[Saved entries]
◆ ◆ ◆ ◆ ◆ ◆ ◆

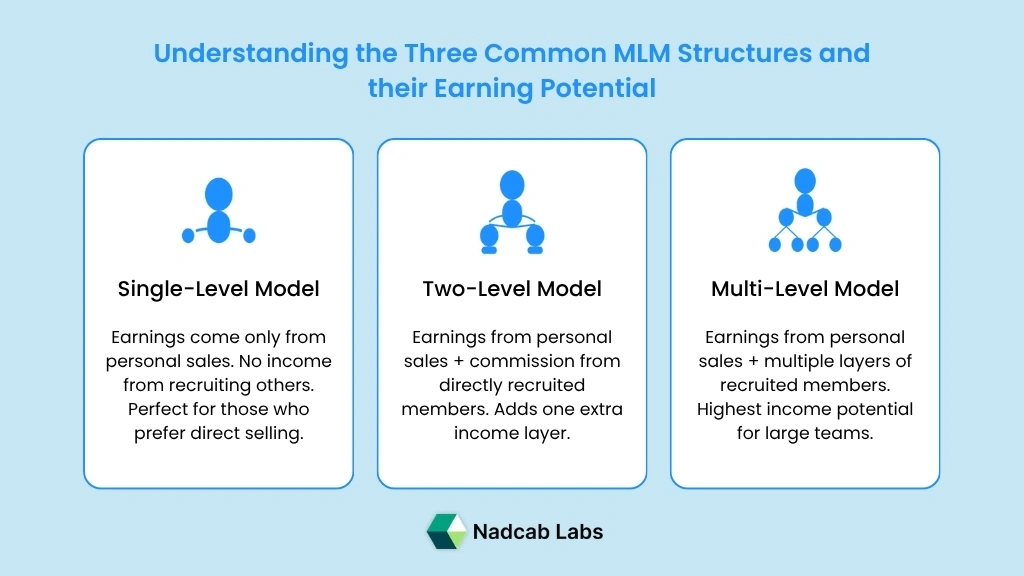 Understanding the Three Common MLM Structures and their Earning Potential

Single-Level Model

Earnings come only from personal sales. No income from recruiting others. Perfect for those who prefer direct selling.

Two-Level Model

Earnings from personal sales + commission from directly recruited members. Adds one extra income layer.

Multi-Level Model

Earnings from personal sales + multiple layers of recruited members. Highest income potential for large teams.

Nadcab Labs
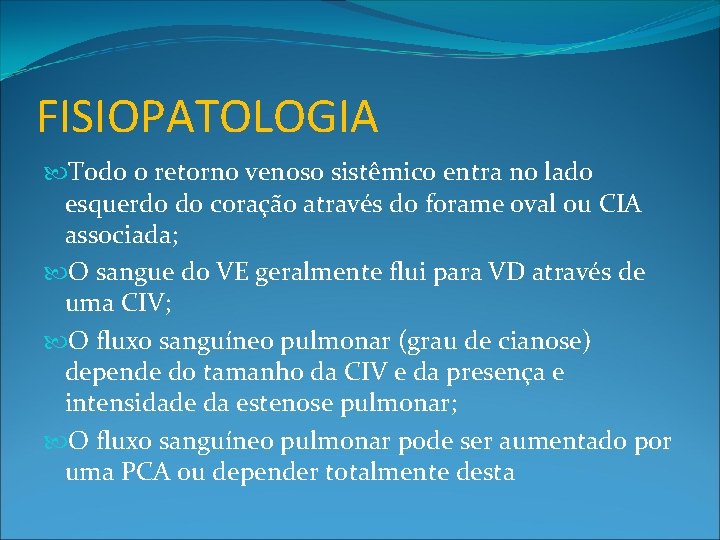 FISIOPATOLOGIA

Todo o retorno venoso sistêmico entra no lado esquerdo do coração através do forame oval ou CIA associada;

O sangue do VE geralmente flui para VD através de uma CIV;

O fluxo sanguíneo pulmonar (grau de cianose) depende do tamanho da CIV e da presença e intensidade da estenose pulmonar;

O fluxo sanguíneo pulmonar pode ser aumentado por uma PCA ou depender totalmente desta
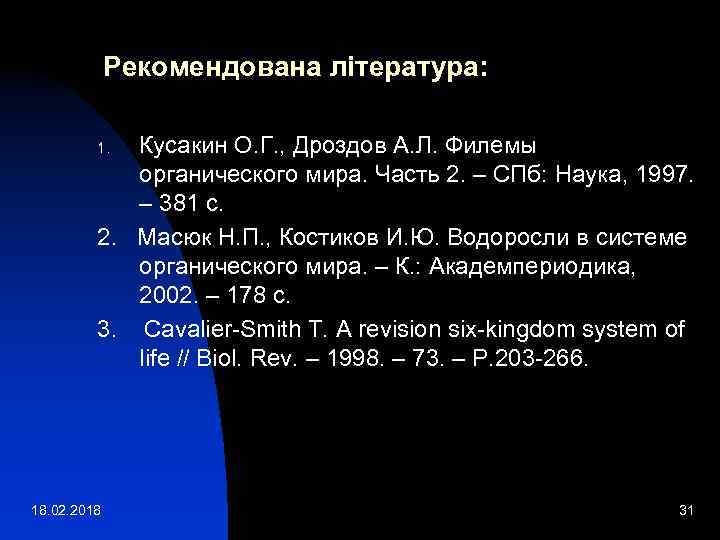 Рекомендована література:

1. Кусакин О.Г., Дроздов А.Л. Филемы органического мира. Часть 2. – СПб: Наука, 1997. – 381 с.

2. Масюк Н.П., Костиков И.Ю. Водоросли в системе органического мира. – К.: Академпериодика, 2002. – 178 с.

3. Cavalier-Smith T. A revision six-kingdom system of life // Biol. Rev. – 1998. – 73. – P.203-266.

18.02.2018

31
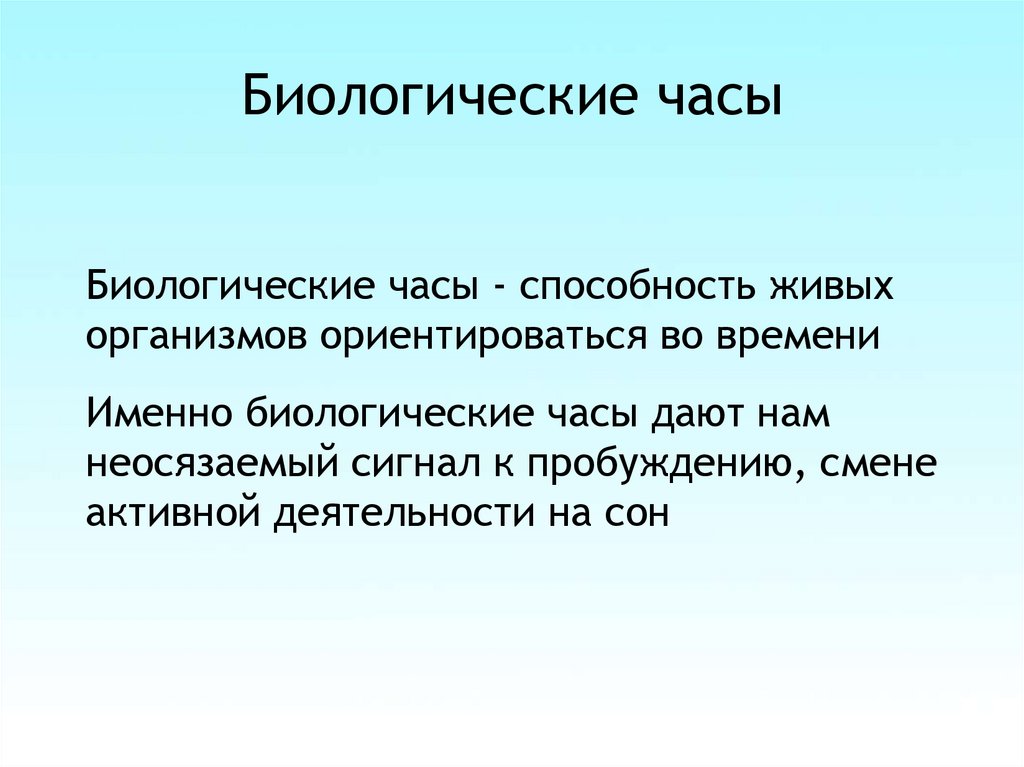 Биологические часы

Биологические часы - способность живых организмов ориентироваться во времени

Именно биологические часы дают нам неосязаемый сигнал к пробуждению, смене активной деятельности на сон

◆ ◆ ◆ ◆ ◆ ◆ ◆

Task - Since the pictures are not wanted, copy only the text of the records above, exactly.

Result -
 Understanding the Three Common MLM Structures and their Earning Potential

Single-Level Model

Earnings come only from personal sales. No income from recruiting others. Perfect for those who prefer direct selling.

Two-Level Model

Earnings from personal sales + commission from directly recruited members. Adds one extra income layer.

Multi-Level Model

Earnings from personal sales + multiple layers of recruited members. Highest income potential for large teams.

Nadcab Labs
 FISIOPATOLOGIA

Todo o retorno venoso sistêmico entra no lado esquerdo do coração através do forame oval ou CIA associada;

O sangue do VE geralmente flui para VD através de uma CIV;

O fluxo sanguíneo pulmonar (grau de cianose) depende do tamanho da CIV e da presença e intensidade da estenose pulmonar;

O fluxo sanguíneo pulmonar pode ser aumentado por uma PCA ou depender totalmente desta
 Рекомендована література:

1. Кусакин О.Г., Дроздов А.Л. Филемы органического мира. Часть 2. – СПб: Наука, 1997. – 381 с.

2. Масюк Н.П., Костиков И.Ю. Водоросли в системе органического мира. – К.: Академпериодика, 2002. – 178 с.

3. Cavalier-Smith T. A revision six-kingdom system of life // Biol. Rev. – 1998. – 73. – P.203-266.

18.02.2018

31
 Биологические часы

Биологические часы - способность живых организмов ориентироваться во времени

Именно биологические часы дают нам неосязаемый сигнал к пробуждению, смене активной деятельности на сон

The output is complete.